Hi, it’s Lotus, cat-blogger, back in the guest spot for one day only. It’s been a while, and I’ve watched you all deliberating over worktops and flooring materials with your flawed human logic for long enough. So now I’m back with some feline design tips that will leave you amazed and astounded. And hopefully a little better informed for next time.
The sad truth is that your design ideas all spring from the wrong motivations. As a case in point, rather than fretting over the question ‘how can my family exit the house more efficiently in the mornings?’ consider the overworked schedule of your household star (clue: pointy ears, fluffy tail, really bad breath), and just how we might make things easier for her to access the forbidden trio of breakfast cereal milk (so sugary, so right),
Feed me the healthy cat kibbles all you like, I’ll get my tooth rot elsewhere
packed lunch ham (so much tastier direct from the sandwich)
All the salty goodness, just as Mother Nature intended it
and Greek Style yoghurt. ‘Stealing’ is such a disappointing word. I think we could work on our semantics and switch to ‘rightfully claiming’ instead.
While we’re on the subject of nutrition, please note that this
Who knows what’s lurking in there?
is never going to be an acceptable source of water. I can tell just by looking at it that you have laced it with something. Even though I just saw you fill it up from the tap (on which complex subject, read on).

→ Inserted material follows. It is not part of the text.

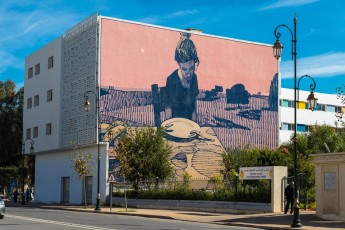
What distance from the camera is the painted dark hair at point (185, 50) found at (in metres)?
55.0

What are you waiting for? Turn the tap on, please, human.
Desirable/ drinkable water fountains around the home include any dripping or slow running tap
The perfectly natural way to drink
(despite the resulting alarming attack of hiccups),
Come on, I know you’re in there
any glass of water left sitting around, and the shower tray, with its soap residue chaser.
You may invest in items like this:
I hope the person who threw this together doesn’t answer to the title ‘designer’
It does not mean I will ever use them. Frankly I think they make the place look tacky. But hey, you’re the human so what would I know? I’ll just continue humbly to use this
Please note: my cushion, on my sofa, in my living room
Sorry, no room. First come, first served. Try the red circular thing by the back door
Pay some attention to those of us with ‘bigger bones’ next time you shop for armchairs. I think I may be developing a crick in my neck
as my cosy snuggle place. You go ahead with the ‘cat bed.’
One of your better decisions has been the installation of this lovely grey carpet outside your bedroom.
Form and function: tasteful grey, grippy little claw-sharpeners
A loop weave is perfect for claw-maintenance schedules — well done.
On this, however:
You want my opinion on the scratching post?
Not so much.
I’ve noticed of late that my viewing platforms have been cluttered up with unstable and possibly dangerous items.
You say ‘card arrangement,’ I say ‘unnecessary hazard’
Please refrain from storing your pointless belongings in my space.
Patrol cat at work. Cacti in this tense situation room are not recommended. I don’t think I need to elucidate
Some of us have a job to do.
And finally. I go to a lot of trouble collecting leaves and precious seed and twig debris to decorate the floors for you. To the detriment of my glossy coat, even. So I really don’t expect you to respond so thoughtlessly by awakening this monster of all things evil to collect them up.
Horrors! I just need something from outside. I will be back later. When the monster has returned to its lair. Bye!